Turning to Ibrahim, Campbell said the Trinidadian had stated that he would send one of his “trusted associates to present the plot” to his contacts in Iran and/or the United Kingdom who were connected with the “revolutionary movement” in Iran. De freitas, according to Campbell, said if any money was collected from individuals in Iran or elsewhere to help fund the plot, it should be kept in an account controlled by Kadir, who agreed later for money to be placed in his mosque account.
The United States Government is contending that the defendants performed physical surveillance, made video recordings of JFK Airport, its buildings and facilities, located satellite images of JFK Airport and its buildings and facilities on the Internet, and sought expert advice, financing and explosives.
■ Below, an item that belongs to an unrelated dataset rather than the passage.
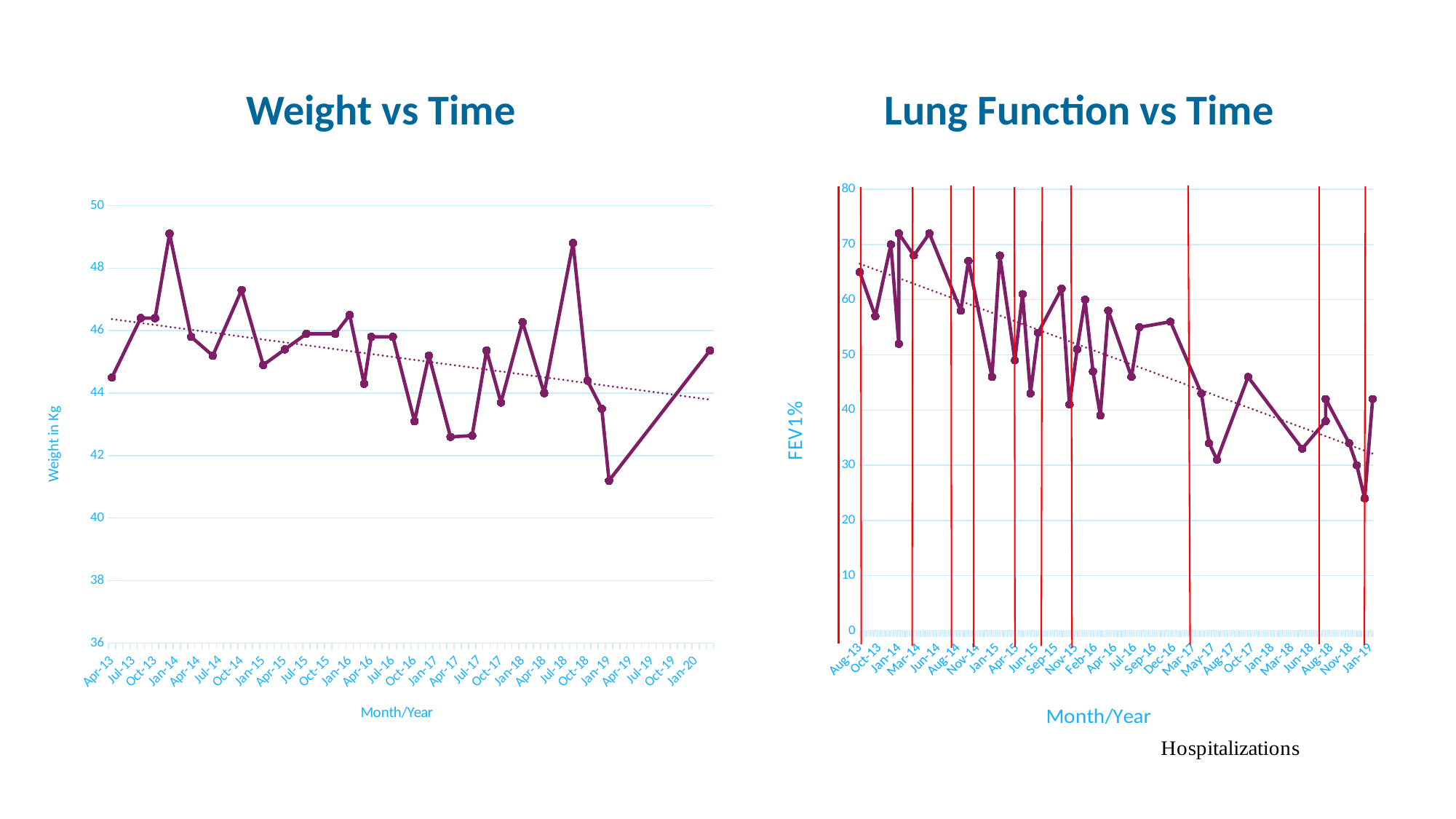
What kind of chart is the Lung Function vs Time chart? line chart In the Lung Function vs Time chart, at which month/year is FEV1% lowest? Jan-19 In the Weight vs Time chart, is the value for Jan-14 greater or less than 48? greater In the Weight vs Time chart, do the values generally rise or fall over time? fall In the Lung Function vs Time chart, is the value for Jan-19 greater or less than 30? less In the Weight vs Time chart, is the value for Jan-19 greater or less than 42? less What is the y-axis label of the Lung Function vs Time chart? FEV1% In the Weight vs Time chart, at which month/year is the weight lowest? Jan-19 What kind of chart is the Weight vs Time chart? line chart In the Lung Function vs Time chart, do the values generally rise or fall over time? fall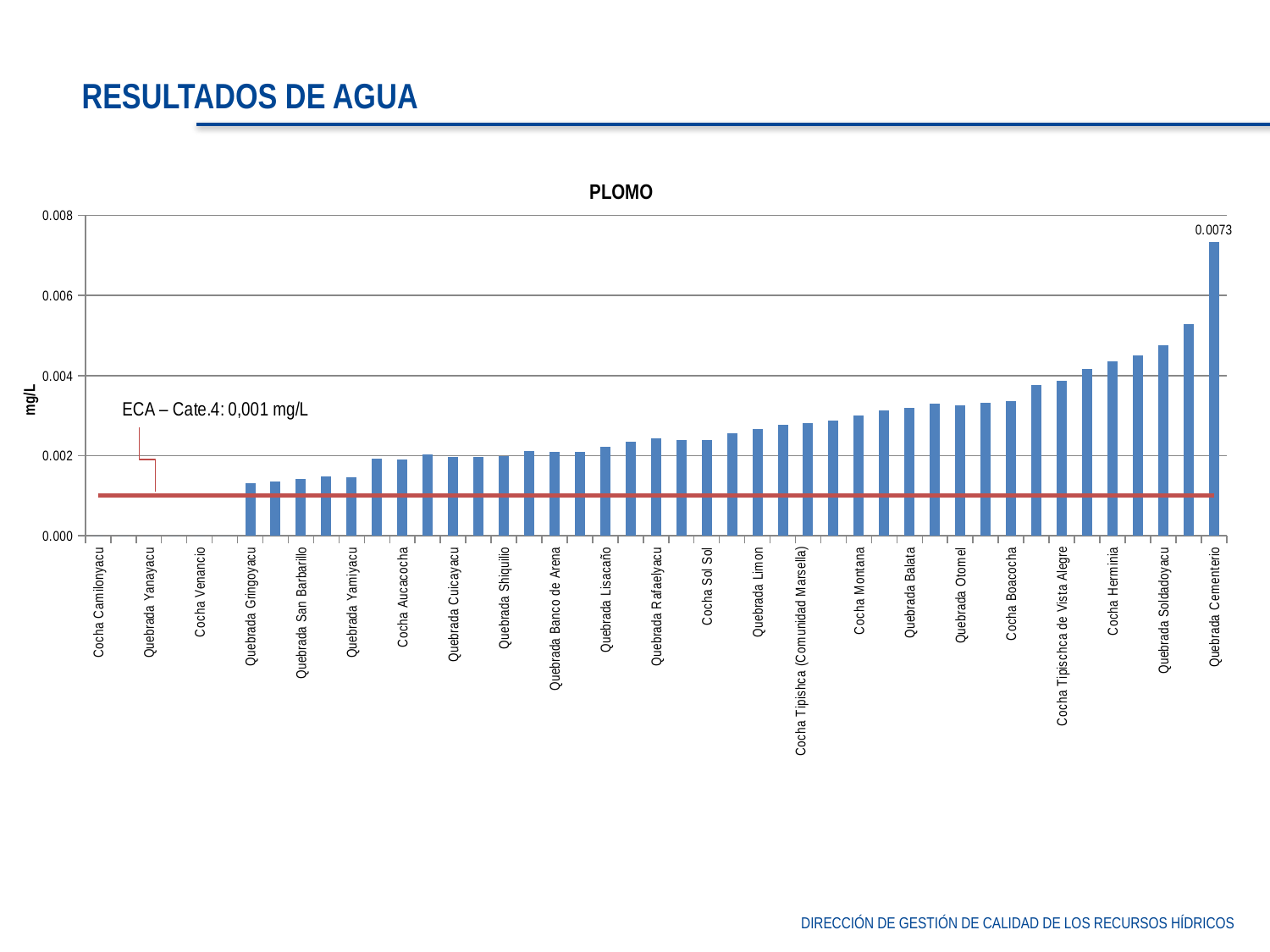
Is the value for Cocha Herminia greater or less than 0.004? greater What is the value shown for Quebrada Cementerio? 0.0073 Is the value for Quebrada Soldadoyacu greater or less than 0.004? greater What is the title of the chart? PLOMO Which category has the highest value in the PLOMO chart? Quebrada Cementerio Is the value for Quebrada Gringoyacu greater or less than 0.002? less Which is larger, the value for Quebrada Soldadoyacu or the value for Quebrada Gringoyacu? Quebrada Soldadoyacu What kind of chart is shown on the slide? bar chart Do the bar values rise or fall from left to right along the x axis? rise What value does the ECA – Cate.4 reference line on the chart represent? 0,001 mg/L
On or about June 1, 2007, warrants were issued in the Eastern District of New York for the arrests of Kadir, de Freitas, Ibrahim and Nur.
De Freitas was arrested in New York, pursuant to an extradition treaty between the United States and Trinidad and Tobago. The United States requested that the Government of Trinidad and Tobago execute provisional arrest warrants against defendants Kadir, Ibrahim and Nur, all of whom were in Trinidad and Tobago on June 1, 2007. Trinidadian law enforcement officials arrested Kadir on June 1, 2007, at Piarco International Airport in Trinidad, as he was attempting to travel through Venezuela to Iran.